[Text provided — start]

Thursday 3/11/16 The Age
The announcement that Hazelwood power station is to close next year is understandably distressing to many in the Latrobe Valley. This distress is well founded. Although the announcement was predicted for many years, state and federal governments have done essentially nothing over the past five years to ensure a smooth and gradual transition for the people of the Latrobe Valley away from coal and into other jobs.
Although there is still time for that to happen, governments and Hazelwood's owner, Engie, will have to work rapidly and with strong commitment to ensure the community is properly supported into the next phase. However, despite the anxiety and disruption to the local community the retirement of Hazelwood may cause, there is a very large benefit whose impact will be felt immediately – the health benefit.
People that live within 50 kilometres of coal-fired power stations face a risk of premature death as much as 3-4 times that of people living further away. Coal-fired power stations emit a range of toxic substances that have serious impacts on the communities that live near them.
Australia's National Pollutant Inventory reveals that the Hazelwood, Yallourn and Loy Yang A and B power stations – which are all located in the Latrobe Valley – emitted more than 4 million kilograms of dangerous fine particle pollution (PM2.5), 79 million kilograms of nitrous oxides and 122 million kilograms of sulfur dioxide in 2014–15. All three of these pollutants are extremely harmful to health, causing and worsening a range of medical conditions such as asthma, respiratory problems, heart attack, and cancer. Children and elderly people are particularly affected. Although some pollutants such as fine particle pollution can travel great distances, it is the local community that suffers the worst.
The Latrobe Valley has for decades and continues to bear an unfair burden for generating electricity from which the whole of Victoria benefits. Two per cent of Victoria's population live in the Latrobe Valley, and yet they bear the health burden of generating 85 per cent of Victoria's electricity from old dirty coal-fired power stations. While many have benefited from the jobs and the community that the power stations have generated, it comes with a heavy price.
Some believe the health impacts from power stations can't be that bad because governments assert pollution levels are acceptable. They need to be quickly disabused of that notion. Regulation of air pollution in Australia is not set at a level which properly protects the health of communities. Australia has national air pollution standards, however they are mired with problems. Standards reflect a lowest common denominator approach, because in practice they result from political negotiations between state and territory governments that are trying to protect their industries.
The government body responsible for administering the national standards – the National Environment Protection Council – admitted in 2011 that the standards are not meeting the requirement for adequate protection of human health. Even once standards are agreed to by all jurisdictions, states do not have to implement them into their pollution regulation. This has resulted in different levels of protection for different pollution affected communities across Australia, not one of which is adequate for human health.
Even the International Energy Agency, a relatively conservative body that is made up of the key energy-producing and consuming countries around the world, has recognised the severe health impacts from coal-fired power generation and recommended switching to renewables. In a report released this year it noted that in developed countries such as Australia, pollution from coal-fired power is one of the top two biggest air pollution killers.

[Text provided — finish]
[Raw data — start]

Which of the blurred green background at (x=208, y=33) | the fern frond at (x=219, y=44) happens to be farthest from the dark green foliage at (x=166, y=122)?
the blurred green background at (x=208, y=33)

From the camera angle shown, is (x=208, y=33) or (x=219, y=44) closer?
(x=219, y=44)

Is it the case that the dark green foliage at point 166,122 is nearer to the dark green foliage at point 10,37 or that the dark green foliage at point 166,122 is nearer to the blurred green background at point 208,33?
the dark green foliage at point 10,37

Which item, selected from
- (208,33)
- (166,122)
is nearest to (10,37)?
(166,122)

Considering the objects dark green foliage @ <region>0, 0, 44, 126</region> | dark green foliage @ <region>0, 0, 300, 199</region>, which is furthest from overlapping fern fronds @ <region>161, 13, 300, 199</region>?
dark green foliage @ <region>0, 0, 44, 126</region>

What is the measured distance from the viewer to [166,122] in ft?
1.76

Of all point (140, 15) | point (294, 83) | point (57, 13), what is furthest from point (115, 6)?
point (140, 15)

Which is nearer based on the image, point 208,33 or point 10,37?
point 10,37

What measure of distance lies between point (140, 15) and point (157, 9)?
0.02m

[Raw data — finish]

_Tasks to complete_:
1. According to the article on Hazelwood's closure, what share of Victoria's population lives in the Latrobe Valley?
2. Resume the article on Hazelwood's closure, starting after its final sentence.
The rows are separate material and have no connection to the article on Hazelwood's closure.

_Answers below_:
1. Two per cent.

2.
It stated that without significant new regulation, pollution from energy generation in most countries will continue to rise, resulting in more deaths. It recommended that inefficient old power stations be closed, and that stringent pollution limits be imposed on all remaining power stations. Importantly though, the IEA stated that the simplest way to tackle air pollution is to not produce the pollutants in the first place – by switching to renewables.
Ultimately, there is no safe level of exposure to many of the pollutants released from coal-fired power stations such as fine particle pollution. If we continue to use coal to generate electricity we will continue to create toxic pollution which kills local communities. There is no technology that can be applied to coal to avoid that.
However, each tonne of pollutants that is avoided can have immediate and long-term health benefits. There are numerous examples from around the world that show health improvements within days of a reduction in air pollution – asthma and bronchitis attacks in children reduce, hospital visits decrease, heart attacks lessen. Over time, long-term illnesses should reduce as well – cancer rates, new cases of asthma, respiratory disease.
The long-term health study set up in the Latrobe Valley after the devastating Hazelwood mine fire to monitor the fire's long-term effects on the community may reveal some of these benefits once Hazelwood closes.
So while the closure of Hazelwood will cause justifiable anxiety and uncertainty in the Valley, it will also lead to less illness, less hospitalisation, less premature death. It will result in a healthier community which is better able to participate in the next phase of the Valley's future – one that is not dependent on old polluting technology for its success and prosperity.
There is an opportunity now to remedy the injustice from pollution impacts that the Valley has borne for decades by making sure that a just transition plan is quickly but thoughtfully developed, one that will not only assist the workers directly affected, but also transition the Valley to a healthy and sustainable economy.
Nicola Rivers is a lawyer and Director of Advocacy and Research with Environmental Justice Australia.